■ TASK TO CARRY OUT
Can you reproduce, word for word, the lines running from the one containing "Looking at the pig's" through the one containing "4. (x=855, y=20)", with both of those included?

■ RECORDS SHOWN
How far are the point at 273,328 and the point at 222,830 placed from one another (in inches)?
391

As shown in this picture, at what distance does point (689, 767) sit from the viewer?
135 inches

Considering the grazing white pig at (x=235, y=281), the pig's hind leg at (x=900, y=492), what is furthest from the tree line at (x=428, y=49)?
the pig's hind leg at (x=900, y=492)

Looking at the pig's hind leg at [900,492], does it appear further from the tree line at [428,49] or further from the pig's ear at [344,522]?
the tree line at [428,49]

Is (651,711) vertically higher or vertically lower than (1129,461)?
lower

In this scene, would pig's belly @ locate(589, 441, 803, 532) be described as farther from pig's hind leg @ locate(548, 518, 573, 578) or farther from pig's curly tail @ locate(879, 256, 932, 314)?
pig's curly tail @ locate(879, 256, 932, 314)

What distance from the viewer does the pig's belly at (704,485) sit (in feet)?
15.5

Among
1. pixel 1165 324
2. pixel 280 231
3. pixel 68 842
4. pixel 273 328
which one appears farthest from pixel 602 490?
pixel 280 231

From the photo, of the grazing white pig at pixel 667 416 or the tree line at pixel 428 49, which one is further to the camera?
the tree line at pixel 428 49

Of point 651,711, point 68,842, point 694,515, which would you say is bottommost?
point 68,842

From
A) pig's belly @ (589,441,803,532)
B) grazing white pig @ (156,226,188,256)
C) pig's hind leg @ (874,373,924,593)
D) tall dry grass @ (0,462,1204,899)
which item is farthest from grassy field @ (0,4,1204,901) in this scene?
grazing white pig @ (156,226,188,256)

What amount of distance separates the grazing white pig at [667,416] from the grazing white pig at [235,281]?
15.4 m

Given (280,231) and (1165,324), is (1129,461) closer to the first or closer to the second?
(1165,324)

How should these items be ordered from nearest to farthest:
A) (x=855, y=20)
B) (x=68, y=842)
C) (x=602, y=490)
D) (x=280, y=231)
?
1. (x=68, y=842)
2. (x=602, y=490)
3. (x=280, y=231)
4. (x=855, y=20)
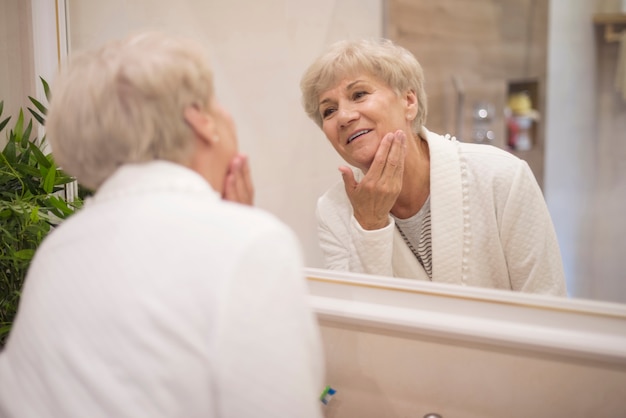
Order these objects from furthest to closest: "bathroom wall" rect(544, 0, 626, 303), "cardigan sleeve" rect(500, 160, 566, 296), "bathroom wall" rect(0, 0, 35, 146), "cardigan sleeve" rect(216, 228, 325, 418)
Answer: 1. "bathroom wall" rect(0, 0, 35, 146)
2. "bathroom wall" rect(544, 0, 626, 303)
3. "cardigan sleeve" rect(500, 160, 566, 296)
4. "cardigan sleeve" rect(216, 228, 325, 418)

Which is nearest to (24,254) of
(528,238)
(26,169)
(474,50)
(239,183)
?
(26,169)

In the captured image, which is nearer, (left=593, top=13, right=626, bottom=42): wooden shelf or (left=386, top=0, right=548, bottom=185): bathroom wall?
(left=386, top=0, right=548, bottom=185): bathroom wall

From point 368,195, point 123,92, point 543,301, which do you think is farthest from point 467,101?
point 123,92

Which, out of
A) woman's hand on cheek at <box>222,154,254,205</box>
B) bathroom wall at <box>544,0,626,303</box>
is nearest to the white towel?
bathroom wall at <box>544,0,626,303</box>

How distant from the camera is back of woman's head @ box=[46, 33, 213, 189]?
71 cm

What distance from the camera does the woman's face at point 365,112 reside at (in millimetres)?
1250

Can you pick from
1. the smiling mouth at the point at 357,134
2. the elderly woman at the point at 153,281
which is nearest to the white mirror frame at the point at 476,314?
the smiling mouth at the point at 357,134

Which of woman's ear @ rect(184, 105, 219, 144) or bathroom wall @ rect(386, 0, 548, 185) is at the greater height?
bathroom wall @ rect(386, 0, 548, 185)

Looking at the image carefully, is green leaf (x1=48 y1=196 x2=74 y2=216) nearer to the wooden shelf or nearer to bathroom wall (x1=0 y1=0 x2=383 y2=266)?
bathroom wall (x1=0 y1=0 x2=383 y2=266)

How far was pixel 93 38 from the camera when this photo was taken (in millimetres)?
1542

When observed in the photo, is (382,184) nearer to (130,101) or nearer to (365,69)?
(365,69)

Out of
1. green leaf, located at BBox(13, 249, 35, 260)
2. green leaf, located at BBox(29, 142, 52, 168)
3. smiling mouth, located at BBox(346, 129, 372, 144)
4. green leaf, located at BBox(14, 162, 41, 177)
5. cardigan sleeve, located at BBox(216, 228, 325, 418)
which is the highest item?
smiling mouth, located at BBox(346, 129, 372, 144)

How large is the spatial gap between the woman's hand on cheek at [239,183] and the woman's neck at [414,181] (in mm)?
430

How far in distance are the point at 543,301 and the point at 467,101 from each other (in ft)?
2.39
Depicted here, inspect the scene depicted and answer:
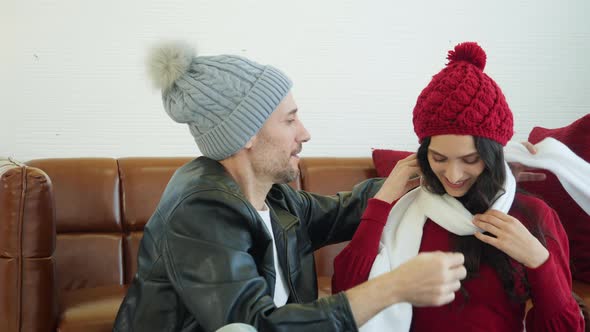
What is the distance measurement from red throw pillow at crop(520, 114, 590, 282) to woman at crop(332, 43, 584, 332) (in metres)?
0.72

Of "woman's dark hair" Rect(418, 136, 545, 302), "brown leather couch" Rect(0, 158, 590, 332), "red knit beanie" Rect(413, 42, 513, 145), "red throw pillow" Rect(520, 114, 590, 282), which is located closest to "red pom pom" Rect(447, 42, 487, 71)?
"red knit beanie" Rect(413, 42, 513, 145)

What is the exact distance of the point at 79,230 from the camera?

■ SOLUTION TO THIS TASK
Looking at the pig's hind leg at [900,492], does it appear further from the tree line at [428,49] or further from the pig's ear at [344,522]?
the tree line at [428,49]

Is (651,711) vertically higher or vertically lower than (1129,461)?
lower

In this scene, would pig's belly @ locate(589, 441, 803, 532) be described as farther from pig's hind leg @ locate(548, 518, 573, 578) or farther from pig's curly tail @ locate(879, 256, 932, 314)?
pig's curly tail @ locate(879, 256, 932, 314)

What distance from the viewer does the pig's belly at (704,485) sit (in feet)?
15.5

Among
1. pixel 1165 324
2. pixel 280 231
3. pixel 68 842
4. pixel 273 328
which one appears farthest from pixel 602 490?
pixel 280 231

From the photo, of the grazing white pig at pixel 667 416 or the tree line at pixel 428 49, which one is further to the camera?
the tree line at pixel 428 49

Of point 651,711, point 68,842, point 694,515, which would you say is bottommost?
point 68,842

From
A) pig's belly @ (589,441,803,532)
B) grazing white pig @ (156,226,188,256)
C) pig's hind leg @ (874,373,924,593)
D) tall dry grass @ (0,462,1204,899)
which item is farthest from grassy field @ (0,4,1204,901) in this scene?
grazing white pig @ (156,226,188,256)

What amount of distance separates the grazing white pig at [667,416] from the grazing white pig at [235,281]?
15.4 m

Given (280,231) and (1165,324), is (1129,461) closer to the first or closer to the second?
(1165,324)

How should these items be ordered from nearest to farthest:
A) (x=855, y=20)
B) (x=68, y=842)
C) (x=602, y=490)
D) (x=280, y=231)
?
1. (x=68, y=842)
2. (x=602, y=490)
3. (x=280, y=231)
4. (x=855, y=20)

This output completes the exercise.